# Set of tasks:
a – Decide whether each statement agrees with the article on the Rocra malware, answering yes or no and quoting the words that decide it: (i) Rocra has existed for at least five years. (ii) Rocra spread through Windows software updates. (iii) The lab knows who is behind Rocra.
b – Please transcribe exactly the part of the article on the Rocra malware that opens with the words containing "Kaspersky Lab, a" and closes with "of early January.".
c – Translate this sentence from the article on the Rocra malware into Spanish: "It records keystrokes, makes screenshots, recovers deleted files and encrypts data it steals."

··· Source text ···

Kaspersky Lab, a global firm based in Moscow, said in a report released Monday that in terms of complexity, the malware rivals the Flame virus, a cyber-spying tool that was created by the United States and Israel for use against Iran. The malware, called Rocra, has been in existence for at least five years and appears to have been written by Russian speakers using Chinese exploit code that silently installs malware. It was still active as of early January.

Rocra has been used to steal encrypted files and decryption keys used by European Union organizations and NATO, said Roel Schouwenberg, a Kaspersky researcher based in Boston. The malware also can map out the internal layout of a computer network and the configuration of routers as well as hijack files from thumb drives and smartphones, he said. It records keystrokes, makes screenshots, recovers deleted files and encrypts data it steals. It makes unique identifiers for each target to more easily catalogue the data stolen.

Rocra is not as sophisticated as Flame, which spread through Windows software updates. But Mr. Schouwenberg said it appears to be far more elegant than the "rudimentary" malware coming from China, which has been used to siphon vast amounts of proprietary data from companies and governments around the world.

Kaspersky's researchers began analyzing the malware in October and determined that it was targeting organizations mostly in Eastern Europe, but also in Central Asia, Western Europe and North America. Targets include trade and commerce organizations, nuclear and energy research groups, oil and gas companies, and the aerospace industry. They also include a handful of non-U.S. diplomatic organizations inside the U.S.

The lab does not know who is behind the malware -- whether it is a national government, for example, or criminals looking to sell the data to a government.

··· Entries supplied ···

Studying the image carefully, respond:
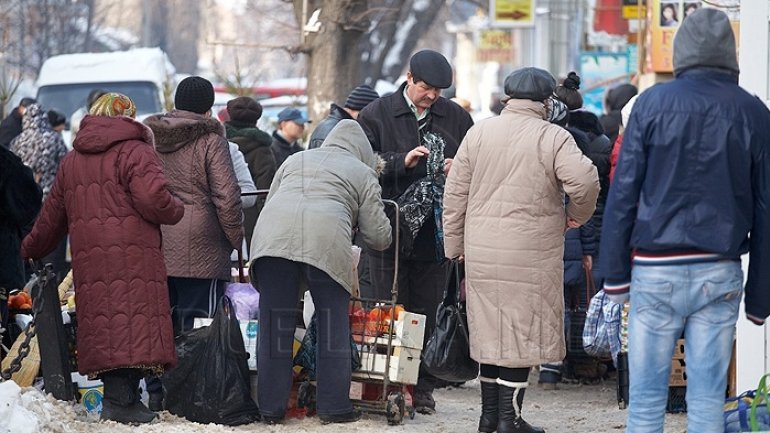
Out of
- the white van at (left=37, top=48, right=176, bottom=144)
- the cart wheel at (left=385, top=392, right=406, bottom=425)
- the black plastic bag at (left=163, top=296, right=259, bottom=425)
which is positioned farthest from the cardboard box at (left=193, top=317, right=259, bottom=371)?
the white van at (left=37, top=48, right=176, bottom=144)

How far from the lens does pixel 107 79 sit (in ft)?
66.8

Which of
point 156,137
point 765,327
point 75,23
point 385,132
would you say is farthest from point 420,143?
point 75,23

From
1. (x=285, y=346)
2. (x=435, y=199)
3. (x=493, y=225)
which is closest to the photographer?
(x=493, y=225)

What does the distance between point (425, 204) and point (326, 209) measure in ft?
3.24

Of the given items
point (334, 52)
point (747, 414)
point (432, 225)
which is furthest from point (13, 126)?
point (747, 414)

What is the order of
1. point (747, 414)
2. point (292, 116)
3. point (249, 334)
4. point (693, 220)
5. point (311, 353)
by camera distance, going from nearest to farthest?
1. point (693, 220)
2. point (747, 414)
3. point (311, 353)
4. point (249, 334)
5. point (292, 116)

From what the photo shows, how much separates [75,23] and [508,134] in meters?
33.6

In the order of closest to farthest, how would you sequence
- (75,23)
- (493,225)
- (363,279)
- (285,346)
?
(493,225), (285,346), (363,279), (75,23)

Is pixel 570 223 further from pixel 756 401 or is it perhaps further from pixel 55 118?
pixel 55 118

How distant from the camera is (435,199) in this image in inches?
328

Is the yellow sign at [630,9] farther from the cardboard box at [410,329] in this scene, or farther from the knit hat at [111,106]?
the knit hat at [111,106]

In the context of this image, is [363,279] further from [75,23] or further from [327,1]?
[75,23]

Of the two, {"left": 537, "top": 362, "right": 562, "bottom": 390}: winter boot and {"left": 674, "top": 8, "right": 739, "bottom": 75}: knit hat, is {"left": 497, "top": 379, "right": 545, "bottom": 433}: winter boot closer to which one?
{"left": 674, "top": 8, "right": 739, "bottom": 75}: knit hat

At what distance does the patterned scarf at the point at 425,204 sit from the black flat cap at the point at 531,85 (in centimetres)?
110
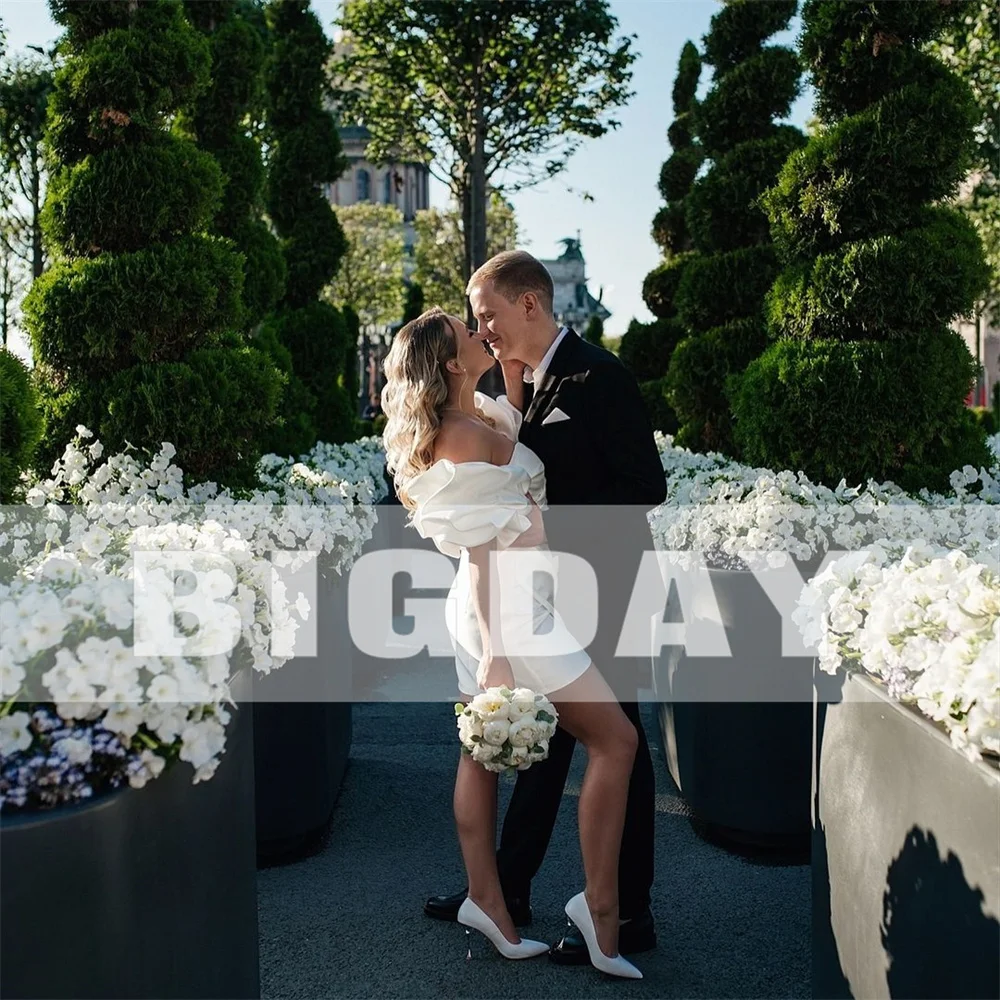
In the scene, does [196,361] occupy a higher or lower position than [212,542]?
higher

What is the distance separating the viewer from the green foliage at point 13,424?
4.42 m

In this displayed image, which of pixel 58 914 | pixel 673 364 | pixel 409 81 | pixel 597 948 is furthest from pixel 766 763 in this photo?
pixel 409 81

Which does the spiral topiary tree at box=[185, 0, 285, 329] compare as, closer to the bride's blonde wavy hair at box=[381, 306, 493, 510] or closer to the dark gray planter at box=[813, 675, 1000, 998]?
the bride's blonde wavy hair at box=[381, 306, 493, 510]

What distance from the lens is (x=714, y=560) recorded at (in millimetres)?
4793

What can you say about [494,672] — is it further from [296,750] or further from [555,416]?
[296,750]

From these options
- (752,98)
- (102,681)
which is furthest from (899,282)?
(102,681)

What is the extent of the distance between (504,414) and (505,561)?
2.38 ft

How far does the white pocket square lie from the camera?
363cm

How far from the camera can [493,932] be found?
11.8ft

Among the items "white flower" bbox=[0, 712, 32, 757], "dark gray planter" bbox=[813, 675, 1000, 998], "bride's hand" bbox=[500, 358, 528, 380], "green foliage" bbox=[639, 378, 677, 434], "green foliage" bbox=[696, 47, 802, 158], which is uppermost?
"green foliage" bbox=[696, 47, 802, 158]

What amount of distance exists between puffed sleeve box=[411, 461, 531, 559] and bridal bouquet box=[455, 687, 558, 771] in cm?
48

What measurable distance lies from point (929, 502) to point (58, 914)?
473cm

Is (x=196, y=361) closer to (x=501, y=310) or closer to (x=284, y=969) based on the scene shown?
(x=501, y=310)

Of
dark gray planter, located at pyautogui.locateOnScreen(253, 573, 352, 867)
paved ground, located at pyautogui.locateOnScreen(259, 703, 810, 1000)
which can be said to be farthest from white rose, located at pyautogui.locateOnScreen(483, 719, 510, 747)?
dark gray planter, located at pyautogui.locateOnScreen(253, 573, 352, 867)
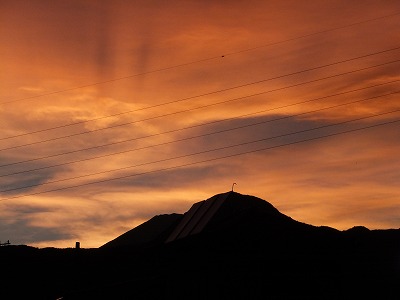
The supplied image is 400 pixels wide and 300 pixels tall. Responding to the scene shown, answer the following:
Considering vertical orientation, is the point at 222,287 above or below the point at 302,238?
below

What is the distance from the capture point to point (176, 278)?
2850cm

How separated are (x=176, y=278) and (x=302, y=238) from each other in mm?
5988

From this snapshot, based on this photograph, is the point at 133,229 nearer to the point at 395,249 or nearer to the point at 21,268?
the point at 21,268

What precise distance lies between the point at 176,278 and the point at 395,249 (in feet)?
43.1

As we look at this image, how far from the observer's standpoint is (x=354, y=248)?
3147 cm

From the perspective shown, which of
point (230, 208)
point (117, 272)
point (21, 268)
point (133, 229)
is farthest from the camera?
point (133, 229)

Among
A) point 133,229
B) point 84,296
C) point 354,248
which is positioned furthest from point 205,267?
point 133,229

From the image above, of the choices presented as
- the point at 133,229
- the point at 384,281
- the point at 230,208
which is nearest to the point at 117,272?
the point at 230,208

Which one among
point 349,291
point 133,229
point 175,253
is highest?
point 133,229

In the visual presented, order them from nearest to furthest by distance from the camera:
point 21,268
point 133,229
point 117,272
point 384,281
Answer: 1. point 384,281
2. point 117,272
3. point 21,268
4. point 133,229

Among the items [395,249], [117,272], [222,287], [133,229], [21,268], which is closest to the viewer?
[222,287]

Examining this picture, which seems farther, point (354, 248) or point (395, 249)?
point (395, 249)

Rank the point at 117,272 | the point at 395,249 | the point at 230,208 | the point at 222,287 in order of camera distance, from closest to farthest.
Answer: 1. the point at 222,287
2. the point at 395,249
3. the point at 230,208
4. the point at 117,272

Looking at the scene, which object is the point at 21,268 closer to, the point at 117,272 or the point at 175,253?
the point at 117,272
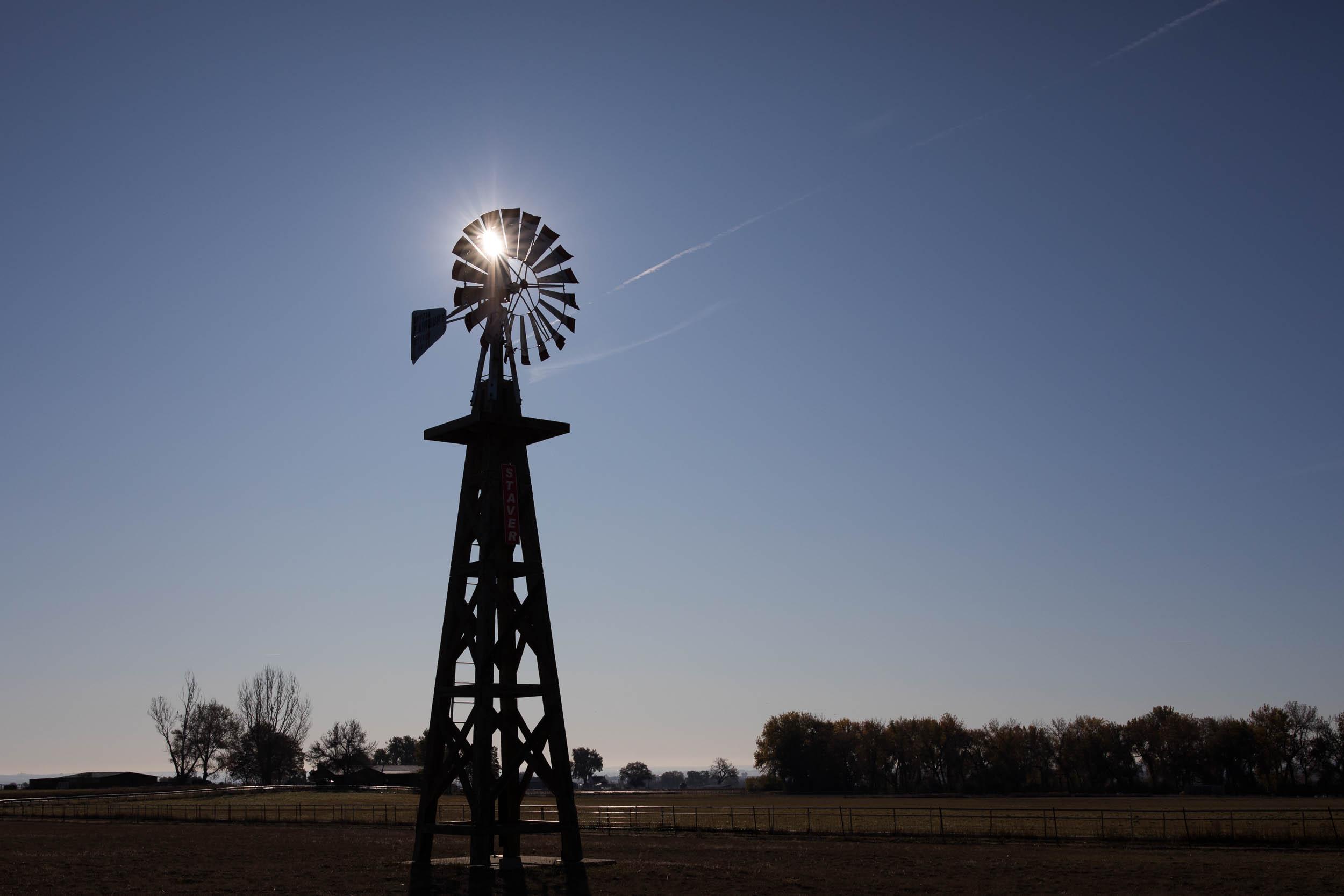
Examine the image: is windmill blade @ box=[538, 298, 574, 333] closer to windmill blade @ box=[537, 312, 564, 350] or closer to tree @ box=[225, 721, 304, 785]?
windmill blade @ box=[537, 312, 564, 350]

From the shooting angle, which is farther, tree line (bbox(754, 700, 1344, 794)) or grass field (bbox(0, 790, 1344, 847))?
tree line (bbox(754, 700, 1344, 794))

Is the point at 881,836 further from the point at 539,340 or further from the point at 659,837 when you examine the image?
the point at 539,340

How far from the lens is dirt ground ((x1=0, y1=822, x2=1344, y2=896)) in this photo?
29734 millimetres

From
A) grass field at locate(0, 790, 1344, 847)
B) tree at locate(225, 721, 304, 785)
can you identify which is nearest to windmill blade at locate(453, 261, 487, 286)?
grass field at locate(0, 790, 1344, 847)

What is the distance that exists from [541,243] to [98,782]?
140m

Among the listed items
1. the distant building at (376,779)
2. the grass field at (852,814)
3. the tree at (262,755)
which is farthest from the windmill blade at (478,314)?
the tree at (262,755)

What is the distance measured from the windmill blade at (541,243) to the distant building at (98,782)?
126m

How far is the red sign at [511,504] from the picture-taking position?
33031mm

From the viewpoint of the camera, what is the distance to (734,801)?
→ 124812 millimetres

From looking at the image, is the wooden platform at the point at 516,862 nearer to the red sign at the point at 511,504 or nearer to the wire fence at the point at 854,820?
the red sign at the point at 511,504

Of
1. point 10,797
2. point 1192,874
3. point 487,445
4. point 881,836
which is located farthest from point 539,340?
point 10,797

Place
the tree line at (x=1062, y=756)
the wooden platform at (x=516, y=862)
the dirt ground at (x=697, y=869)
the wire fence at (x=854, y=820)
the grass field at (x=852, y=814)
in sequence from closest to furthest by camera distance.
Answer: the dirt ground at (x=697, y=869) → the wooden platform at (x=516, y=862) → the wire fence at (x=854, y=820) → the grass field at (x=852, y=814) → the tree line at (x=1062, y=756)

···

# Answers for this exercise:
a –
(i) Yes: "has been in existence for at least five years"
(ii) No: "Rocra is not as sophisticated as Flame, which spread through Windows software updates"
(iii) No: "The lab does not know who is behind the malware"

b –
Kaspersky Lab, a global firm based in Moscow, said in a report released Monday that in terms of complexity, the malware rivals the Flame virus, a cyber-spying tool that was created by the United States and Israel for use against Iran. The malware, called Rocra, has been in existence for at least five years and appears to have been written by Russian speakers using Chinese exploit code that silently installs malware. It was still active as of early January.

c – Registra las pulsaciones de teclas, toma capturas de pantalla, recupera archivos eliminados y cifra los datos que roba.